Faust L. "Frosty" Ferzacca (January 29, 1908 – August 13, 2004) was an American football coach and college athletics administrator.  He served as the head football coach at Marquette University from 1954 to 1955 and at Northern Michigan University from 1957 to 1965, compiling a career college football record of 58–36–4.  He then worked as the athletic director at Eastern Michigan University from 1966 to 1973 and at Florida International University from 1974 to 1975 before serving as the commissioner of the Mid-Continent Conference—now known as the Summit League—from 1982 to 1988.

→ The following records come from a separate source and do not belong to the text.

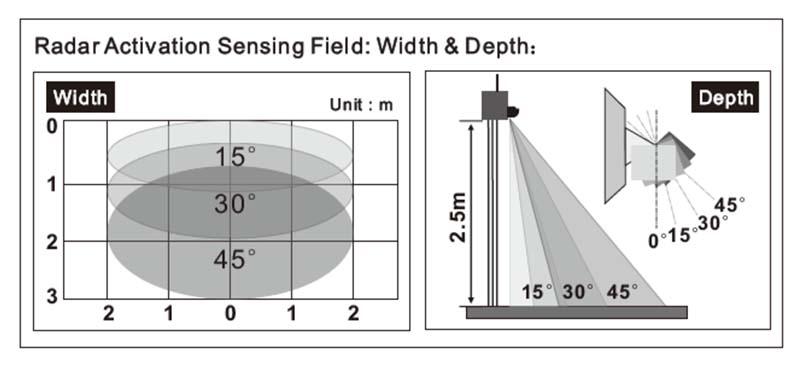 M-235 automatic door microwave radar sensor detecting field & angle adjustment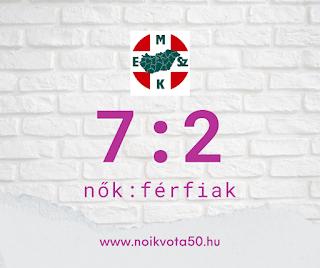 A Magyar Egészségügyi Szakdolgozói Kamara vezetői között 7:2 a nők és férfiak aránya #KE53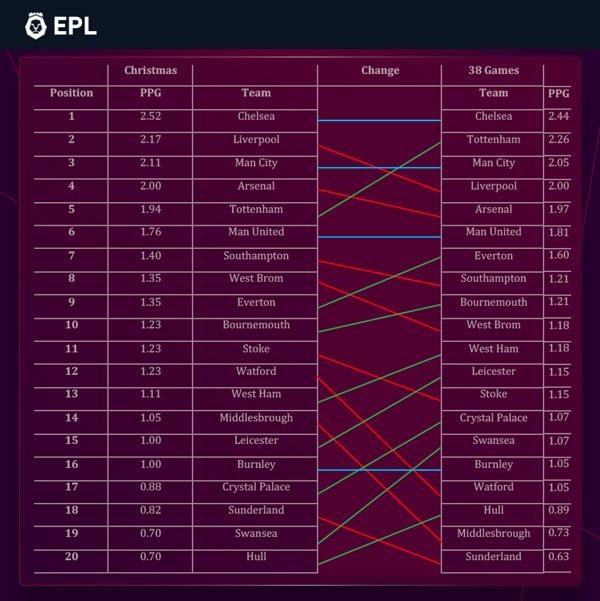 premier league 4th place betting system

Early life and playing career
Ferazza was a native of Iron Mountain, Michigan and attended Iron Mountain High School.  He moved on to Lake Forest College in 1927, where he lettered in football, basketball, and baseball.  Ferazza played minor league baseball for the Superior Blues of the Northern League in 1933.

Coaching career
Ferzacca starting his coaching career at Iron Mountain High School.  He also coached in Montreal, Wisconsin before moving to Green Bay West High School in 1937 as an assistant football coach and head basketball coach.  In 1945, Ferzacca became head football coach at Green Bay West when illness forced his predecessor, Lars Thune, to retire.  At this point, Ferzacca gave up his responsibilities as basketball coach but also served at the school's athletic director and  track coach.  Ferzacca  remained as the head football coach at Green Bay West for nine seasons, through 1953, leading his team to five Fox River Valley championships and an overall record of 62–16–3.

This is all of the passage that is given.